Compiti da svolgere —
1. Puoi trasformare in un elenco puntato il paragrafo dell'estratto della pagina che comincia con «Questo proprio non lo so», conservandone i fatti principali?
2. Porta avanti il testo sul futuro del progetto musicale, a partire dalla sua ultima frase.

Estratto della pagina —

Questo proprio non lo so. Come dicevo prima, lasciamo che il nostro progetto si scelga da solo la direzione che vuole prendere. Non è più di tanto un atteggiamento fatalista il nostro, ma più semplicemente la via più spontanea che abbiamo trovato per collaborare in modo armonico tra di noi come musicisti. Nonostante sia convinto dell’esistenza di un sentimento di base che unisce i nostri primi due dischi, resta innegabile che i mezzi espressivi utilizzati nel secondo differiscono non poco da quelli utilizzati nel primo; e così potrebbe succedere ancora la stessa cosa per il nostro prossimo lavoro, le coordinate potrebbero essere di nuovo differenti da quelle precedenti, oppure potrebbero restare ancora le stesse, ma deviate in altre direzioni. Ancora non lo sappiamo, staremo a vedere.

Estratto dei dati —

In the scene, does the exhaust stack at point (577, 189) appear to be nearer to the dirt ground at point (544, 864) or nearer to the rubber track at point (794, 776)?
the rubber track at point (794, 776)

Risposte ai compiti —
1.
- Chi parla non sa quale direzione prenderà il progetto.
- Il gruppo lascia che sia il progetto stesso a scegliere la propria direzione.
- Non si tratta di fatalismo, ma del modo più spontaneo trovato per collaborare in armonia come musicisti.
- Chi parla crede che un sentimento di base unisca i primi due dischi, ma i mezzi espressivi del secondo differiscono non poco da quelli del primo.
- Per il prossimo lavoro le coordinate potrebbero cambiare di nuovo, oppure restare le stesse ma deviate in altre direzioni.
- Non lo sanno ancora: staranno a vedere.

2.
Quali album che avete ascoltato quest’anno vi hanno colpito particolarmente?
Mi vengono in mente il nuovo Queens of the stone age, Sigur Ros, Shannon Wright, i L’Altra…anche se alla fine ognuno di noi ha ascoltato musiche molto diverse, magari anche cose molto vecchie o molto sperimentali…

Con quali certezze vi lascia questo 2002?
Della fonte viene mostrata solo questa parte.